-- BEGIN Document passage --

Rabbbits Weeekly: Google Announces Some Things
Everything you need to know* from Google Marketing Live and Apple WWDC (*probably not). Plus, the usual headline roundup of ads, algorithms, audiences, analytics, attack vectors, and assorted bits.
Google Did It Live
Google’s Marketing Live dog and pony show happened last month so I will now recap a recap about what they announced.
Ads in YouTube Shorts (not a new revelation, but still)
Video ads in Google Discover (I think this is what they call the home screen of the Google app)
More robust targeting for connected TV ads (for Display & Video 360 users, will presumably roll out to us peasants at some point in the future if it works well)
Maximizing Performance Max:
Experimentation tools, like A/B testing for incrementality (def want to try this)
Better options for in-store results
More insights and explanations to aid decision making
Optimization scores and recommendations coming soon, if you pay attention to those things (really geared towards high rolling advertisers, so keep that in mind)
New Insights that “only Google can surface” (sounds defensive): attribution, budget, first-party audience data
Automatically generated ad assets for responsive search ads (and probably display next (more below))

-- END Document passage --

■ Tasks to perform
1: According to the newsletter, which users will get the more robust targeting for connected TV ads?
2: Summarize the newsletter in two sentences.
The data has nothing to do with anything here.

-- BEGIN Dataset entries --

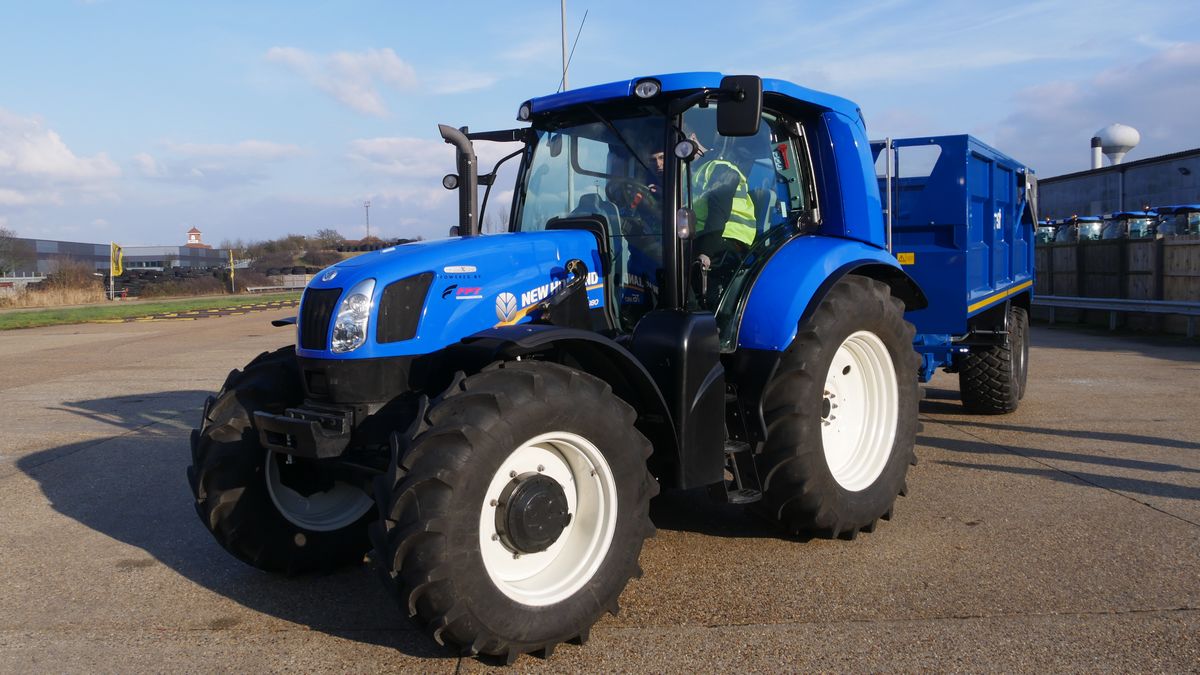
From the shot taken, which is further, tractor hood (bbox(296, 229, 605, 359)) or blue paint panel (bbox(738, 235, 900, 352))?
blue paint panel (bbox(738, 235, 900, 352))

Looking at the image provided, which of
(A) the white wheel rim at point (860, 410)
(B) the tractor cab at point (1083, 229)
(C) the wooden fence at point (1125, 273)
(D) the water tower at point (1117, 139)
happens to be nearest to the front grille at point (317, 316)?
(A) the white wheel rim at point (860, 410)

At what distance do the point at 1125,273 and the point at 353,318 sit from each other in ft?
57.3

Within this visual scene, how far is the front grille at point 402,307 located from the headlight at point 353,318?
0.19 feet

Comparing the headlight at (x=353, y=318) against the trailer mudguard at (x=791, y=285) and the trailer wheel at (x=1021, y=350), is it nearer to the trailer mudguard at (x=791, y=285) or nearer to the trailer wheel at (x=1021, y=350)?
the trailer mudguard at (x=791, y=285)

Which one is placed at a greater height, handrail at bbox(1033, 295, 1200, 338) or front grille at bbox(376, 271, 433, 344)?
front grille at bbox(376, 271, 433, 344)

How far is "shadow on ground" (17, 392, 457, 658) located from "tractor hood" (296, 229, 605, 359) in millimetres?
1167

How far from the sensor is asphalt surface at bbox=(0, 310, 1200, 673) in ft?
12.2

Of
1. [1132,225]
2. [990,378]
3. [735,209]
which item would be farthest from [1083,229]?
[735,209]

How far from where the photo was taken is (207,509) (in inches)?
173

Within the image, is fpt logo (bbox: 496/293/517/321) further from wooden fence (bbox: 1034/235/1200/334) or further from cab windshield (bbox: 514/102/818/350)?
wooden fence (bbox: 1034/235/1200/334)

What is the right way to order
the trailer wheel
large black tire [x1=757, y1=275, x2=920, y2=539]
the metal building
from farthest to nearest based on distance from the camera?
the metal building → the trailer wheel → large black tire [x1=757, y1=275, x2=920, y2=539]

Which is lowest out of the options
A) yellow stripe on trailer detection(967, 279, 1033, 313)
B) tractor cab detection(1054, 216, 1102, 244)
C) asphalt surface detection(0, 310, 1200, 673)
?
asphalt surface detection(0, 310, 1200, 673)

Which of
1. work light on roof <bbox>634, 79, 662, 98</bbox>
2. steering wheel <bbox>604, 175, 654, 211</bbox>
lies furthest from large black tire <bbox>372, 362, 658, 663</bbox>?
work light on roof <bbox>634, 79, 662, 98</bbox>

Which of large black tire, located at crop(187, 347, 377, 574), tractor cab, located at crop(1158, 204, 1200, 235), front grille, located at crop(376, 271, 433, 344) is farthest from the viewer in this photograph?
tractor cab, located at crop(1158, 204, 1200, 235)
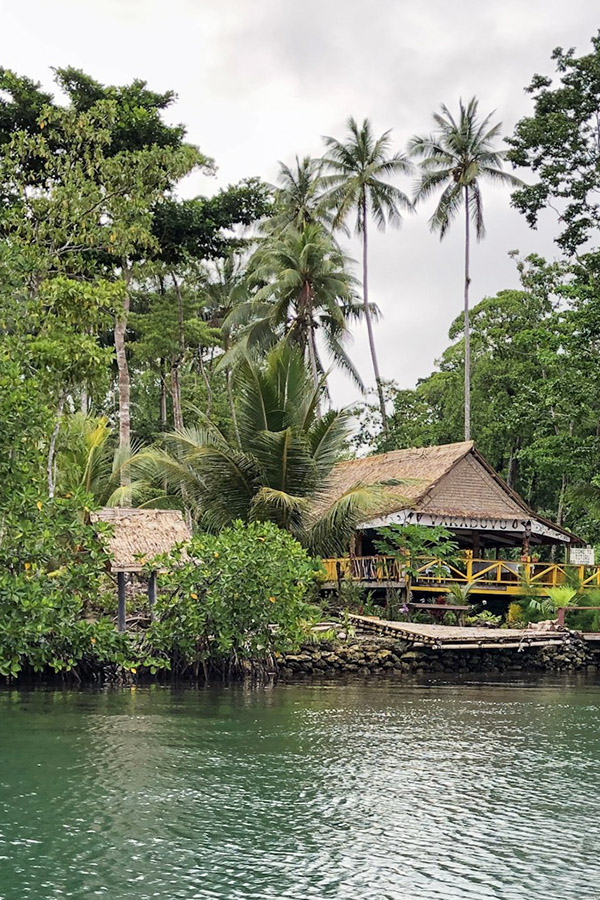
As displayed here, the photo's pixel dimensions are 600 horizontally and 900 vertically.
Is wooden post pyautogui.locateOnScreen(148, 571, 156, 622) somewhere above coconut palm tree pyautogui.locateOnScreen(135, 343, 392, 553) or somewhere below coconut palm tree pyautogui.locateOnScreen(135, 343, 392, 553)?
below

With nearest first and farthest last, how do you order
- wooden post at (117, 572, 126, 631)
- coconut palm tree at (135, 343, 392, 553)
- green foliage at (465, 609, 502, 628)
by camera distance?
wooden post at (117, 572, 126, 631) → coconut palm tree at (135, 343, 392, 553) → green foliage at (465, 609, 502, 628)

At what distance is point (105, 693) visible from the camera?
14.7 m

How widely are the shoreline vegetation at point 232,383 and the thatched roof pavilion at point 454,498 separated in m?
1.30

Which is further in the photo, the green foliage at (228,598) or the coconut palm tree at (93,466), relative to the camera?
the coconut palm tree at (93,466)

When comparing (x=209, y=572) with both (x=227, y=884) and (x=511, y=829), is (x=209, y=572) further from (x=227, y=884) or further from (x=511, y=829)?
(x=227, y=884)

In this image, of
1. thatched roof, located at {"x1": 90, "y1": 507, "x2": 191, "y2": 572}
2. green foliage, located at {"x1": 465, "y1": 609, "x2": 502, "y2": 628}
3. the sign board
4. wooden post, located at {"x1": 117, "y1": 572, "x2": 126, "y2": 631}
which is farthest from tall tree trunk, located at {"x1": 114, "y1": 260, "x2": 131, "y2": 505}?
the sign board

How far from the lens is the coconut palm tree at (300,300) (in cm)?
2852

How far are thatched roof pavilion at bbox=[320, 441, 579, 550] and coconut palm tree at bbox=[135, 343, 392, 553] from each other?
2.81ft

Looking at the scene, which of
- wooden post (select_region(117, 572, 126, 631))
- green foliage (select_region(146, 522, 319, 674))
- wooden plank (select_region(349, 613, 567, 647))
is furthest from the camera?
wooden plank (select_region(349, 613, 567, 647))

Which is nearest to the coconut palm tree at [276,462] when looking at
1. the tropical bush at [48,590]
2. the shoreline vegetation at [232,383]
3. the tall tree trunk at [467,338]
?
the shoreline vegetation at [232,383]

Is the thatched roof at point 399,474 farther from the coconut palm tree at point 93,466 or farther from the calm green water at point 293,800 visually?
the calm green water at point 293,800

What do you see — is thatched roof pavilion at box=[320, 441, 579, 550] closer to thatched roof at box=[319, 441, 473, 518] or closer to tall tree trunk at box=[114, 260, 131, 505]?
thatched roof at box=[319, 441, 473, 518]

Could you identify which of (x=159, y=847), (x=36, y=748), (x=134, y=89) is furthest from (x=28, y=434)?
(x=134, y=89)

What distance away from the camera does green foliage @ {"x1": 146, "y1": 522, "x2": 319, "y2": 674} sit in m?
15.5
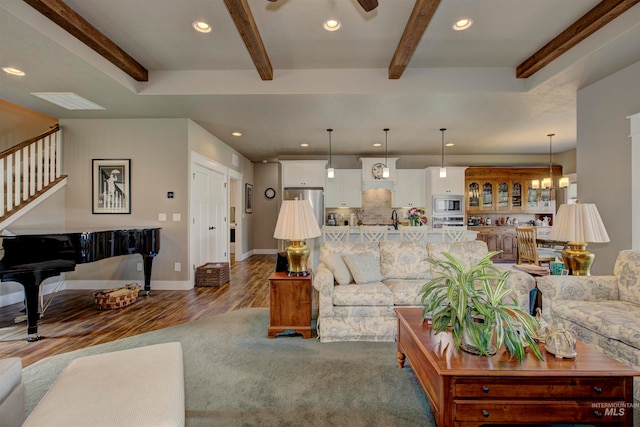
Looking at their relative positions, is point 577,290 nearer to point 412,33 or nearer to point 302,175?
point 412,33

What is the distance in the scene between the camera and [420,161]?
7211 millimetres

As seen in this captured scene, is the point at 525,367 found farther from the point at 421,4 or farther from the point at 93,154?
the point at 93,154

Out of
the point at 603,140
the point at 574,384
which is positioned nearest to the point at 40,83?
the point at 574,384

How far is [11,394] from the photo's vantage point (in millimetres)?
1272

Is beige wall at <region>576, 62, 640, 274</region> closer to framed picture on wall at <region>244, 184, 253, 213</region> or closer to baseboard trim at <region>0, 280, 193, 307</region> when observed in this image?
baseboard trim at <region>0, 280, 193, 307</region>

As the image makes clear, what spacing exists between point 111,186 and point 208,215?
1525mm

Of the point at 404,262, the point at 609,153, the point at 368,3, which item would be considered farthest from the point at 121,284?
the point at 609,153

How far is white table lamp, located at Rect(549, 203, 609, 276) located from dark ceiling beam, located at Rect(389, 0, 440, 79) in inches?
83.5

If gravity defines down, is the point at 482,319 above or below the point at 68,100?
below

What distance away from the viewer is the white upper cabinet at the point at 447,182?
6566 millimetres

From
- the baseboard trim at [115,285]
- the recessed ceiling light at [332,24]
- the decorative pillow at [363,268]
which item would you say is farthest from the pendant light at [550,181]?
the baseboard trim at [115,285]

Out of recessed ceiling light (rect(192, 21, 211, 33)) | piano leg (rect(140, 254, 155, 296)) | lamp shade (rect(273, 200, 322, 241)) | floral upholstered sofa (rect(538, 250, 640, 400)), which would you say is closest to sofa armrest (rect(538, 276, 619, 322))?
floral upholstered sofa (rect(538, 250, 640, 400))

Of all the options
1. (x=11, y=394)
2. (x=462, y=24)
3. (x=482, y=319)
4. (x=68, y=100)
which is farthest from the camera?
(x=68, y=100)

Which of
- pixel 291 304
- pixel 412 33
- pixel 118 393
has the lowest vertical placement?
pixel 291 304
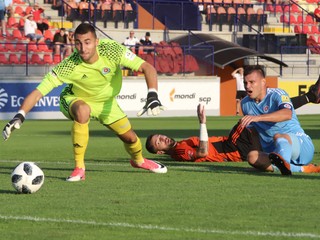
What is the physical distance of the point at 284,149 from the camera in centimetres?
1179

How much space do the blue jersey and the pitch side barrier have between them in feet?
60.3

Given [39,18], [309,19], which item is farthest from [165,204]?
[309,19]

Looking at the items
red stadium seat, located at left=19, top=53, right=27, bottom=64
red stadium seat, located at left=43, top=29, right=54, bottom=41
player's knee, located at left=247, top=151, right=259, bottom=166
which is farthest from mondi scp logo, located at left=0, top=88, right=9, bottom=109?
player's knee, located at left=247, top=151, right=259, bottom=166

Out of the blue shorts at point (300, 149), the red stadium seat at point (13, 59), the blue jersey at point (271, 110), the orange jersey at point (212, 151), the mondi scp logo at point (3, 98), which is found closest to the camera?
the blue shorts at point (300, 149)

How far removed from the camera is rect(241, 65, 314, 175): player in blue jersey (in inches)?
466

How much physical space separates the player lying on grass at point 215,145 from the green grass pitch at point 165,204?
197 millimetres

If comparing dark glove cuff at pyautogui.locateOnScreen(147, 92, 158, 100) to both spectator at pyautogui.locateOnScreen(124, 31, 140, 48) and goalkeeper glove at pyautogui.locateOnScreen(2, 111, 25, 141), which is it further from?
spectator at pyautogui.locateOnScreen(124, 31, 140, 48)

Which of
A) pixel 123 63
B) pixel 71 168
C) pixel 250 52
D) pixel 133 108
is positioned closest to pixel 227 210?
pixel 123 63

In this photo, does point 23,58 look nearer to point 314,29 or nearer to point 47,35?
point 47,35

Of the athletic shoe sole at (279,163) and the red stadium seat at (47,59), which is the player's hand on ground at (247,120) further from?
the red stadium seat at (47,59)

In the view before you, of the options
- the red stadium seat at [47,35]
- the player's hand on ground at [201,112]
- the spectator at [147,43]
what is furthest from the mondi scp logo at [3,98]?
the player's hand on ground at [201,112]

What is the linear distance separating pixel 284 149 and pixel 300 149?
1.75 feet

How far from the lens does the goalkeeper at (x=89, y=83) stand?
11.5 meters

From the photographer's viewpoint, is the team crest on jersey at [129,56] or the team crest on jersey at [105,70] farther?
the team crest on jersey at [105,70]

-- END Dataset entries --

■ Responses by task
1: Display & Video 360 users

2: The newsletter recaps what Google announced at its Marketing Live event, including ads in YouTube Shorts, video ads in Google Discover, and more robust targeting for connected TV ads. It also lists Performance Max updates such as A/B testing for incrementality, better options for in-store results, and more insights, along with automatically generated ad assets for responsive search ads.